In 1980 Chelomey took the risky move of “going public’’ with the LKS. He sent his LKS proposals directly to Leonid Brezhnev, who in response set up an inter­departmental commission headed by deputy Defense Minister V. M. Shabanov and consisting of representatives of the major design bureaus and research institutes. The commission turned down Chelomey’s proposal, calling it “cumbersome”, “difficult to realize’’, and “expensive” (terms that could have very well been applied to Buran as well).

Nevertheless, Chelomey ordered his team to clandestinely build a full-scale mock-up of the LKS in just a month’s time, a task that was successfully accom­plished. However, news of Chelomey’s underground initiative was soon leaked to the Ministry of General Machine Building, which strongly reprimanded Chelomey for having illegally spent 140,000 rubles of government money. Still undeterred, Chelomey pressed on with his LKS work and was finally stopped dead in his tracks with an official reprimand from the Communist Party.

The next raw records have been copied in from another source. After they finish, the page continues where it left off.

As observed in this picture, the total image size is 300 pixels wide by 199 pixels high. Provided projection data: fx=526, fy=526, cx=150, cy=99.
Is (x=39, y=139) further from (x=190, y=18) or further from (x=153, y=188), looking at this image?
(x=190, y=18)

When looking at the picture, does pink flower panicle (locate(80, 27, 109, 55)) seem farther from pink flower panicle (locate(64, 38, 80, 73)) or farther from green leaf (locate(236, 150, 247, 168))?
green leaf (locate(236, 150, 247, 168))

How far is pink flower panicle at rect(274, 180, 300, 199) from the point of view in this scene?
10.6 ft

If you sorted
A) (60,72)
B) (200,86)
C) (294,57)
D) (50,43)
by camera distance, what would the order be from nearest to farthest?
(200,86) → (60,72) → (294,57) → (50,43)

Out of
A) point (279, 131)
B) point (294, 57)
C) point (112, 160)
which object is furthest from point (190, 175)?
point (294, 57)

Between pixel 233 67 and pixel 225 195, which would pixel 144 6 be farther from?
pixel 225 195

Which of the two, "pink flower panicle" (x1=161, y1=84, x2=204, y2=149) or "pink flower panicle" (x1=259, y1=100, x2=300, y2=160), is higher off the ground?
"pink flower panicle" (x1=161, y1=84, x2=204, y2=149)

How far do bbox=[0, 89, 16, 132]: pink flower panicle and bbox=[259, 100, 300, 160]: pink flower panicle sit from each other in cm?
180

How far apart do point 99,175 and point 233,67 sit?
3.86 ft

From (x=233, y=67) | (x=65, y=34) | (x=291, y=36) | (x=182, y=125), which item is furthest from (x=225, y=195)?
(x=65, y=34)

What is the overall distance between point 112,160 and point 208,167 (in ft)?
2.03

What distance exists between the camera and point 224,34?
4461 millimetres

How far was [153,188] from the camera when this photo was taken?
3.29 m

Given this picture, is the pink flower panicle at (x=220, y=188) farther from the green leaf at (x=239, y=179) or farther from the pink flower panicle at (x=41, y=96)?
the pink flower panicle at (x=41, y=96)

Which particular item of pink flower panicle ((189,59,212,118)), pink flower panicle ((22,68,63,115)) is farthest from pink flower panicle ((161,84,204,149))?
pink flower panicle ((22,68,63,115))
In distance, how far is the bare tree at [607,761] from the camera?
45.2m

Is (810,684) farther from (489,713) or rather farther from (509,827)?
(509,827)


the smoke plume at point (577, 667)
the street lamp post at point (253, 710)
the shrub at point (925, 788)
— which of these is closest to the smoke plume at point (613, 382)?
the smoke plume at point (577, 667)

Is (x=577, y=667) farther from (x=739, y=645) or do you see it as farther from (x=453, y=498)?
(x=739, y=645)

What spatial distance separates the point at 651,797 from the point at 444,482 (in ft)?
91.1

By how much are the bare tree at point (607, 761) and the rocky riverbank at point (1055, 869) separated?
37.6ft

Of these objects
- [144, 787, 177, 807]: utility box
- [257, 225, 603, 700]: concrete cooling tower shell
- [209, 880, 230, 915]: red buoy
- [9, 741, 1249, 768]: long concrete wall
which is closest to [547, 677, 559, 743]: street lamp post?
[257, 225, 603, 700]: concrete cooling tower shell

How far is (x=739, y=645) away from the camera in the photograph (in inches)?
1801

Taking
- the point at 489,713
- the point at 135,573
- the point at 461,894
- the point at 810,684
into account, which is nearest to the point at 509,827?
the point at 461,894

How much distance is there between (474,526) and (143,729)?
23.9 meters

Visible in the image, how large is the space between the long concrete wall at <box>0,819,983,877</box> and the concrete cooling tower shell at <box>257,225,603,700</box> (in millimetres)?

In the political constellation of those days Chelomey stood no real chance of mustering the support needed to get LKS off the ground. His star had been waning ever since his lifelong enemy (and Glushko supporter) Dmitriy Ustinov had become Minister of Defense in 1976. In 1978 Ustinov had already been instrumental in canceling Chelomey’s Almaz military space station program. The LKS followed suit. Seated next to Chelomey in the very cockpit of the LKS mock-up during a visit to TsKBM, Ustinov made it clear to him that the LKS had no future given the amount of effort and money already invested in Energiya-Buran. Things got much worse for Chelomey in December 1981, when the Central Committee and the Council of Ministers issued a decree that banned TsKBM from any further involvement in the Soviet ballistic missile and space program, essentially ending Chelomey’s career as a missile and spacecraft designer. In a cruel twist of fate, Ustinov and Chelomey passed away only days apart in December 1984—moreover, in the same hospital. Even the LKS mock-up did not survive. It was demolished in what has been described as “an act of sabotage’’ in 1991.

With hindsight, if the Soviet space program required any type of reusable space­craft in the 1970s/1980s, the LKS probably would have been the way to go. Leaving aside its potential military applications, it could have played an important role in ferrying crews and cargo to space stations, reducing the number of Soyuz and Progress missions. Having said that, one wonders if it would have been an economic­ally advantageous system, since it relied on the expensive and expendable Proton rocket and on a heat shield that possibly required long turnaround times [2].